■ **PAGE TEXT**
Skip to content

DictPFL: Efficient and Private Federated Learning on Encrypted Gradients

Conference: NeurIPS 2025 arXiv: 2510.21086 Code: UCF-ML-Research/DictPFL Area: AI Security Keywords: federated learning, Homomorphic Encryption, Privacy-Preserving, Gradient Pruning, Dictionary Decomposition

TL;DR

This paper proposes DictPFL, a framework that decomposes model weights into a static dictionary and a trainable lookup table, and combines this decomposition with encryption-aware pruning. DictPFL achieves full gradient protection via homomorphic encryption in federated learning while reducing communication overhead by 402–748× and training time by 28–65×, keeping total runtime within 2× of plaintext FL.

Background & Motivation

Federated learning (FL) enables multiple parties to collaboratively train models without sharing raw data, yet shared gradients remain vulnerable to privacy leakage — gradient inversion attacks can reconstruct clients' original training data from shared gradients.

Homomorphic encryption (HE) is an ideal solution for protecting gradient privacy: clients encrypt gradients before uploading, and the server aggregates directly on ciphertexts without decryption. However, HE introduces prohibitive overhead:

  • Ciphertext expansion: communication cost increases by 1–3 orders of magnitude
  • Computational cost: encryption, decryption, and homomorphic aggregation are highly time-consuming
  • In ViT training, HE-related operations (encryption, decryption, aggregation, communication) dominate total training time

The existing method FedML-HE adopts a selective encryption strategy, encrypting only the most sensitive 10% of gradients and transmitting the rest in plaintext. While this reduces overhead, unencrypted gradients still expose private information — experiments show that when 30% of gradients are unencrypted, an adversary can recover images with up to 23% similarity to the originals.

Core Problem

How to simultaneously achieve in HE-based FL:

  1. Complete privacy protection: all transmitted gradients must be fully encrypted, with no plaintext gradients exposed
  2. High efficiency: reduce the communication and computation overhead of HE to near-plaintext FL levels

These two objectives were previously considered contradictory — full encryption implies high overhead, while low overhead requires sacrificing some privacy.

Method

DictPFL consists of two core modules:

1. Decompose-for-Partial-Encrypt (DePE) — Dictionary Decomposition

Core Idea: Decompose a weight matrix \(W \in \mathbb{R}^{n \times m}\) into a static dictionary \(D \in \mathbb{R}^{n \times r}\) and a trainable lookup table \(T \in \mathbb{R}^{r \times m}\), where \(r \ll \min(n, m)\).

■ **OBJECTIVE**
Carry on the DictPFL summary from its last sentence.

■ **DATASET EXCERPT**
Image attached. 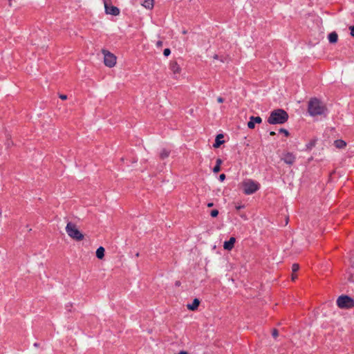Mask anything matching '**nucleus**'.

■ **TASK RESULT**
Procedure:

  • Apply truncated SVD to the initial weights \(W_0\): \(W_0 \approx U_r \Sigma_r V_r^\top\)
  • Set dictionary \(D = U_r \Sigma_r\) (frozen, identical across all clients, never transmitted)
  • Initialize the lookup table as a zero matrix; the effective weights are constructed as \(W = W_0 + D \cdot T\)
  • Only the gradients of \(T\) are encrypted and transmitted for aggregation

Key Design: Retaining the original \(W_0\) and initializing \(T\) to zero (rather than directly using \(V_r^\top\)) avoids information loss from SVD truncation. At \(r=4\), the number of trainable parameters is substantially reduced, directly decreasing the number of ciphertexts requiring encryption.

2. Prune-for-Minimum-Encrypt (PrME) — Encryption-Aware Pruning

PrME further reduces the number of parameters that need to be encrypted and transmitted, building upon DePE.

Unique Challenges of Pruning under HE:

  • Independent pruning by each client leads to inconsistent sparsity patterns, whereas HE's SIMD batching mechanism requires aligned ciphertext slots across clients
  • Non-linear comparison operations on encrypted indices cannot be performed on the server

Temporal Inactivity Pruning (TIP):

  • Uses the global gradient history from the preceding \(\tau\) rounds (consistent across all clients) as a shared pruning criterion
  • A parameter is pruned only when its gradient magnitude falls in the bottom \(s\%\) for \(\tau\) consecutive rounds
  • Pruning mask: \(M_{i,t}=0\) (pruned) when \(\sum_{k=1}^{\tau} \mathbf{1}(|\delta w_{i,t-k}| < \theta_{s,t-k}) = \tau\)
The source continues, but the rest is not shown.